Take the whole listing and reproduce it exactly, pictures excepted.

■ ■ ■

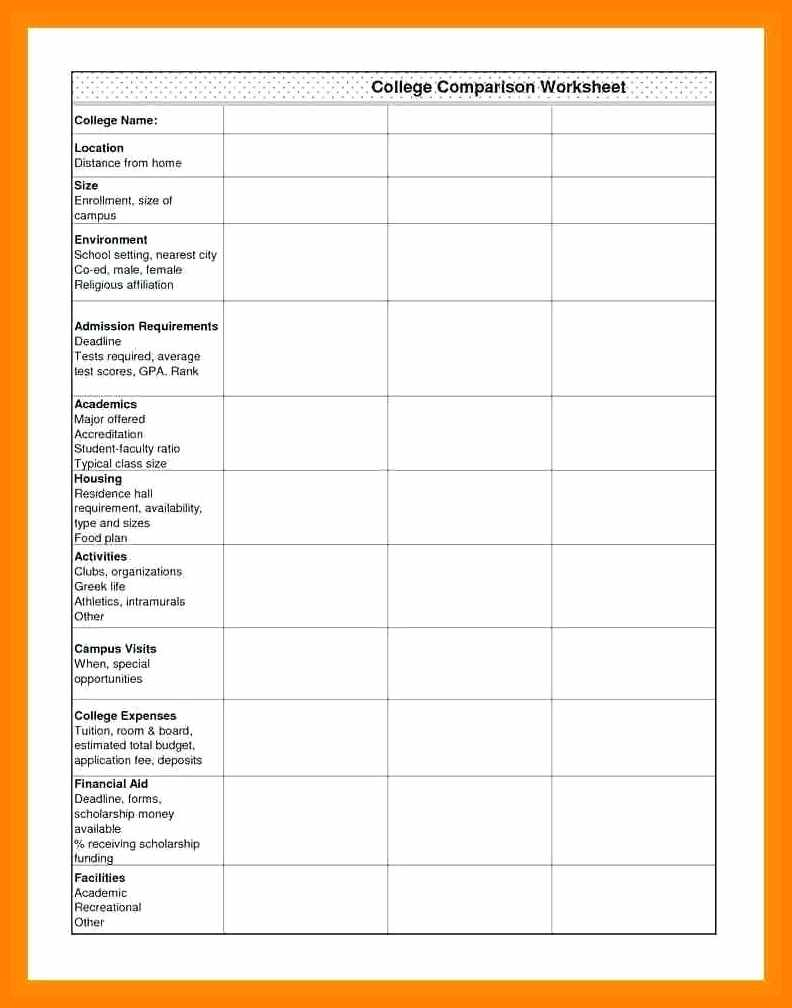 8+ College Spreadsheet Template | Credit Spreadsheet | Printable College Comparison Worksheet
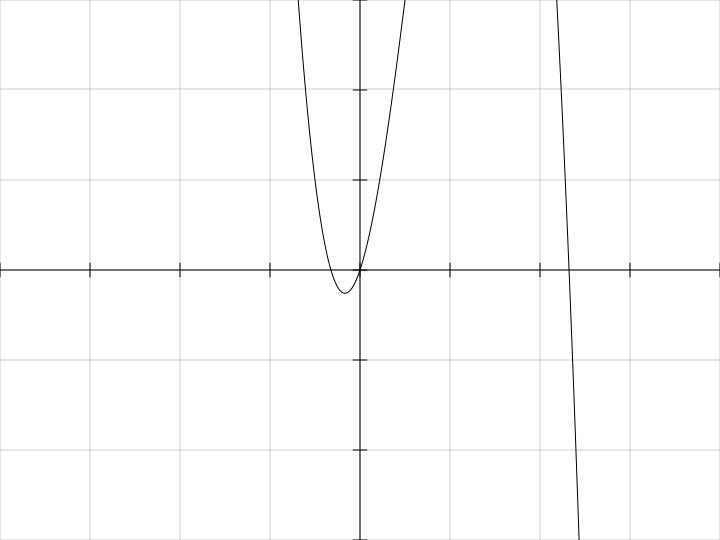 график функции y x 3:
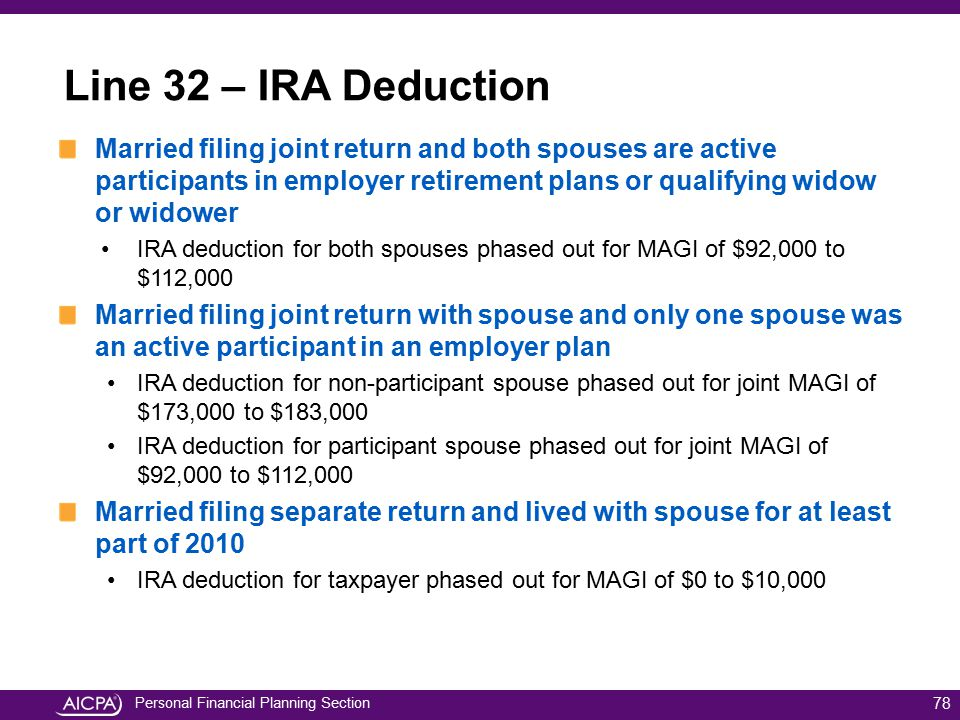 Personal Financial Planning Section Married filing joint return and both spouses are active participants in employer retirement plans or qualifying wi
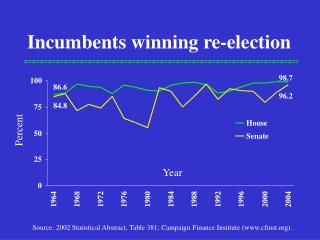 Incumbents winning re-election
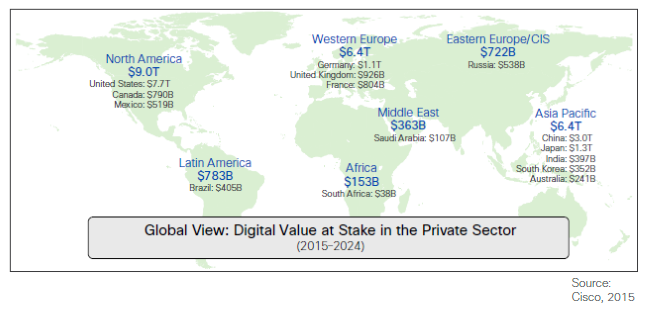 Cisco Figure - digital value worldwide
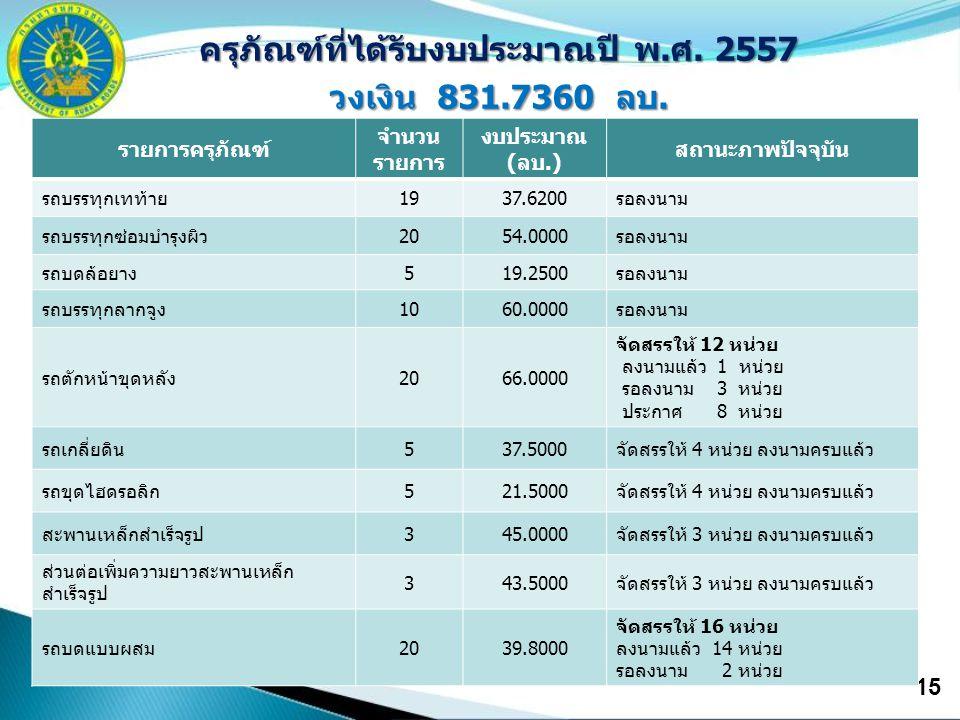 15 ครุภัณฑ์ที่ได้รับงบประมาณปี พ.ศ. 2557 วงเงิน 831.7360 ลบ. รายการครุภัณฑ์ จำนวน รายการ งบประมาณ (ลบ.) สถานะภาพปัจจุบัน รถบรรทุกเทท้าย1937.6200รอลงนา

■ ■ ■

Response for this exercise =
 8+ College Spreadsheet Template | Credit Spreadsheet | Printable College Comparison Worksheet
 график функции y x 3:
 Personal Financial Planning Section Married filing joint return and both spouses are active participants in employer retirement plans or qualifying wi
 Incumbents winning re-election
 Cisco Figure - digital value worldwide
 15 ครุภัณฑ์ที่ได้รับงบประมาณปี พ.ศ. 2557 วงเงิน 831.7360 ลบ. รายการครุภัณฑ์ จำนวน รายการ งบประมาณ (ลบ.) สถานะภาพปัจจุบัน รถบรรทุกเทท้าย1937.6200รอลงนา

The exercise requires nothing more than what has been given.